Metadata-Version: 2.4
Name: gdeltnews-rs
Version: 0.1.3
Classifier: Programming Language :: Python :: 3
Classifier: Programming Language :: Rust
Classifier: License :: OSI Approved :: GNU General Public License v3 (GPLv3)
Requires-Dist: requests>=2.0
Requires-Dist: tqdm>=4.0
Requires-Dist: boolean-py>=5.0
License-File: LICENSE
Summary: Fast GDELT Web NGrams news reconstruction engine (Rust-powered)
Keywords: gdelt,webngrams,news,nlp,rust
Author: Kerem Tugberk Capraz
Requires-Python: >=3.9
Description-Content-Type: text/markdown; charset=UTF-8; variant=GFM

# gdeltnews-rs

Rust-powered reconstruction of full-text news articles from the [GDELT Web News NGrams 3.0](https://blog.gdeltproject.org/announcing-the-new-web-news-ngrams-3-0-dataset/) dataset.

This is a from-scratch reimplementation of the [gdeltnews](https://github.com/iandreafc/gdeltnews) Python package by Andrea Fronzetti Colladon and Roberto Vestrelli.

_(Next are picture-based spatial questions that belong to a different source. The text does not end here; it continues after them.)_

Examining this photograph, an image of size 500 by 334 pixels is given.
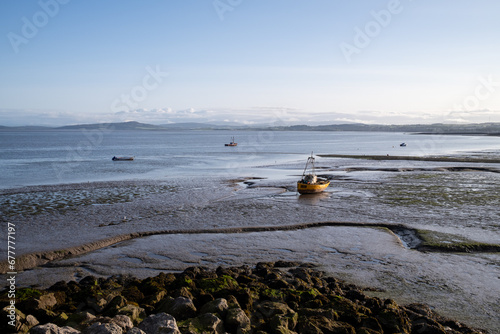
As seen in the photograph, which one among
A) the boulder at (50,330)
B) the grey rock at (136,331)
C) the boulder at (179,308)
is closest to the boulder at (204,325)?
the boulder at (179,308)

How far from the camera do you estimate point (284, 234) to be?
21.0 meters

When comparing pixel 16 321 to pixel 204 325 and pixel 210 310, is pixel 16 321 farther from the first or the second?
pixel 210 310

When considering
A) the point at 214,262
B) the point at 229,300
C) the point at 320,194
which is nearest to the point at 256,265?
the point at 214,262

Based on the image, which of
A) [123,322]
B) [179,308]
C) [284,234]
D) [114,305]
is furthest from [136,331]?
[284,234]

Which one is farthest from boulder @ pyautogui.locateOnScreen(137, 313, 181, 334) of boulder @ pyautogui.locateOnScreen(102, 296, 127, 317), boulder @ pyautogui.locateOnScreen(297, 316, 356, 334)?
boulder @ pyautogui.locateOnScreen(297, 316, 356, 334)

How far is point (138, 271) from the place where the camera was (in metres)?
15.3

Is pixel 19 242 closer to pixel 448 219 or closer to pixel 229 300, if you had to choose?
pixel 229 300

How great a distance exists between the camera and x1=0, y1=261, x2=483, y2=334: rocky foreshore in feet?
29.3

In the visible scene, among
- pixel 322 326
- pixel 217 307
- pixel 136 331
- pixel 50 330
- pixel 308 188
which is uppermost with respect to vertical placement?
pixel 50 330

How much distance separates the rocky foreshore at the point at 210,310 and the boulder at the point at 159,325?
1 cm

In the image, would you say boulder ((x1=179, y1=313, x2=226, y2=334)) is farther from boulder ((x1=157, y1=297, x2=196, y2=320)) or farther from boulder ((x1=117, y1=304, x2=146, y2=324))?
boulder ((x1=117, y1=304, x2=146, y2=324))

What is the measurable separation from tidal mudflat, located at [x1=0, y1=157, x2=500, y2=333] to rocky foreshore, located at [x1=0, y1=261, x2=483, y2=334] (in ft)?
7.82

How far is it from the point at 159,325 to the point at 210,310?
164 centimetres

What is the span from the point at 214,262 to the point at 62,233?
351 inches
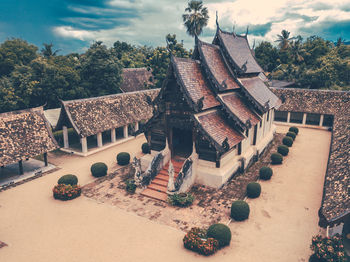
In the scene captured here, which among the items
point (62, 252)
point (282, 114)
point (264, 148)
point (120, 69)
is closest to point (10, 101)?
point (120, 69)

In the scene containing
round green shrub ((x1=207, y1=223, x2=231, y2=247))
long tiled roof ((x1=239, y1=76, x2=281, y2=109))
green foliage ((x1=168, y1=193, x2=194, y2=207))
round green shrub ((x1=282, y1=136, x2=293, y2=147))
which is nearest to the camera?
round green shrub ((x1=207, y1=223, x2=231, y2=247))

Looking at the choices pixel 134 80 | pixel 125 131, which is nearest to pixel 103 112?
pixel 125 131

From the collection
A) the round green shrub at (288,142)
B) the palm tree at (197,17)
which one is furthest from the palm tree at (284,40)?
the round green shrub at (288,142)

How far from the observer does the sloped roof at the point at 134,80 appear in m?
51.1

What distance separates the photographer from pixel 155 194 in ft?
63.7

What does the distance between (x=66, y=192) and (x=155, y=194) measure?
675 cm

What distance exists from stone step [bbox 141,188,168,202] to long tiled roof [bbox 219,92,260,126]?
8.76 m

It preserves the same reconstruction algorithm and output quality while delivering significantly faster performance through a Rust core exposed via PyO3.

## Why This Exists

The original `gdeltnews` package demonstrated that full-text news articles can be reconstructed from GDELT's fragmented n-gram data with up to 95% textual fidelity (see the [paper](https://doi.org/10.3390/bdcc10020045)). However, the Python implementation is CPU-bound on the reconstruction step — the authors reported **1 hour 8 minutes** to process 39 files on a single core.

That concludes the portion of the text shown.